_ABOUT THIS TASK_: The reply must contain exactly the lines below from the one with "Alternate product image" down to the one with "Timex Women's Easy", both included, and nothing more; please omit the pictures.

_ENTRIES SHOWN_:

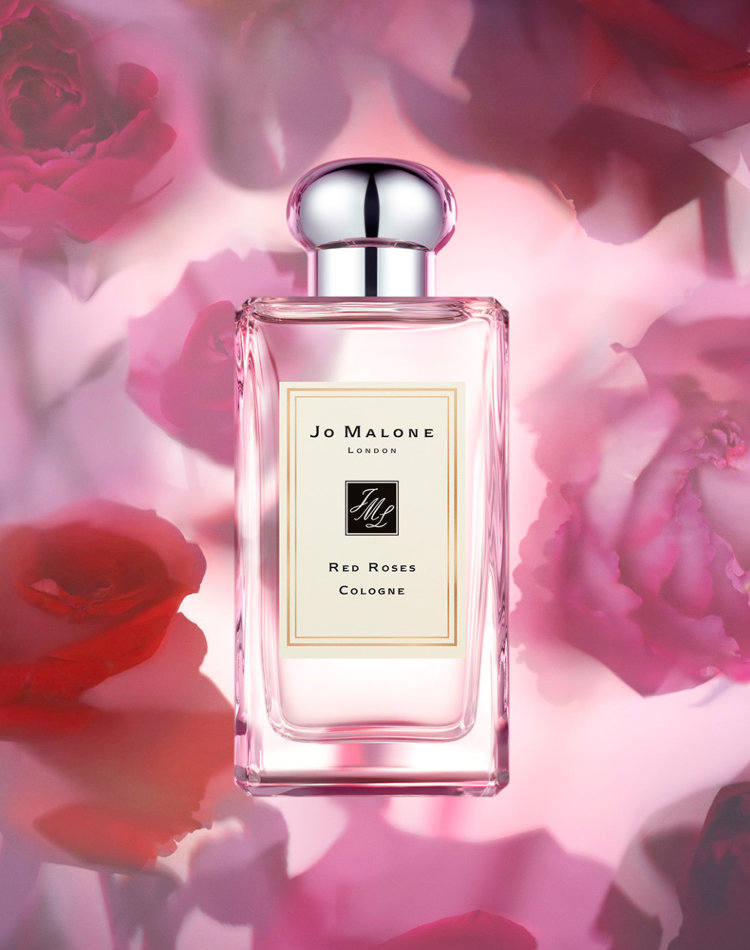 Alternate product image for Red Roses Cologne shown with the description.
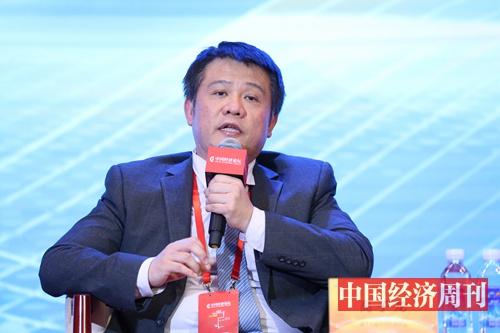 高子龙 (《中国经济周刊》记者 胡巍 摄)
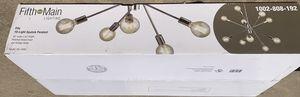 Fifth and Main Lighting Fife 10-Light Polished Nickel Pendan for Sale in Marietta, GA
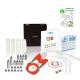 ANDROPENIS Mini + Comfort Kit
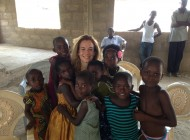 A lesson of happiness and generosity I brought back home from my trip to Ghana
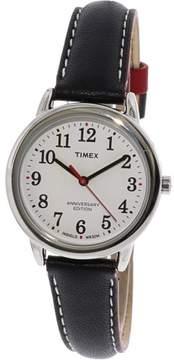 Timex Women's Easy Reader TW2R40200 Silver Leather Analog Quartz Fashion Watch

==

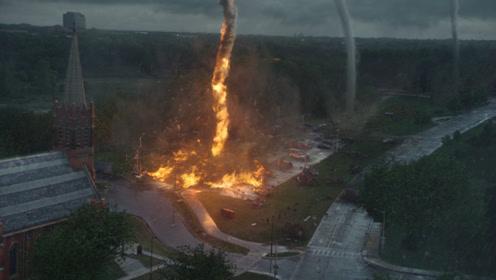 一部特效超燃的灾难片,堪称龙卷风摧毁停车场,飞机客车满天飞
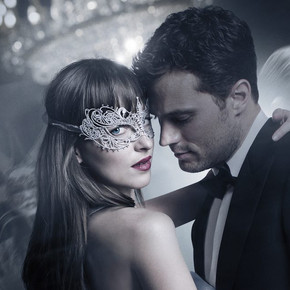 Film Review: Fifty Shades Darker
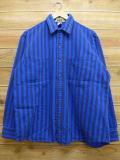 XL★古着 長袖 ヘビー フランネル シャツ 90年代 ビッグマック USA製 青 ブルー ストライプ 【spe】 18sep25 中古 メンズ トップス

==

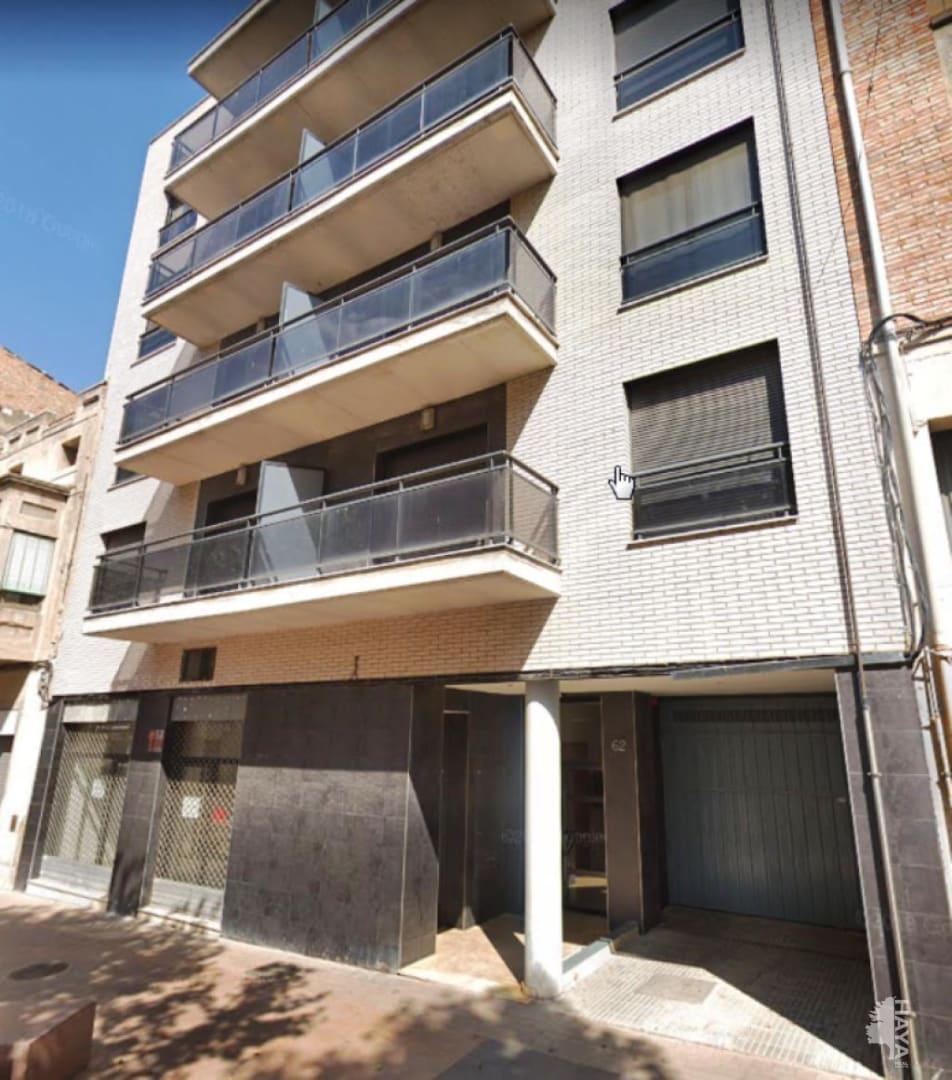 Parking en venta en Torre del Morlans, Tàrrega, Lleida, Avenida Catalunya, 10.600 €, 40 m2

_SOLUTION FOR THIS PROBLEM_:
 Alternate product image for Red Roses Cologne shown with the description.
 高子龙 (《中国经济周刊》记者 胡巍 摄)
 Fifth and Main Lighting Fife 10-Light Polished Nickel Pendan for Sale in Marietta, GA
 ANDROPENIS Mini + Comfort Kit
 A lesson of happiness and generosity I brought back home from my trip to Ghana
 Timex Women's Easy Reader TW2R40200 Silver Leather Analog Quartz Fashion Watch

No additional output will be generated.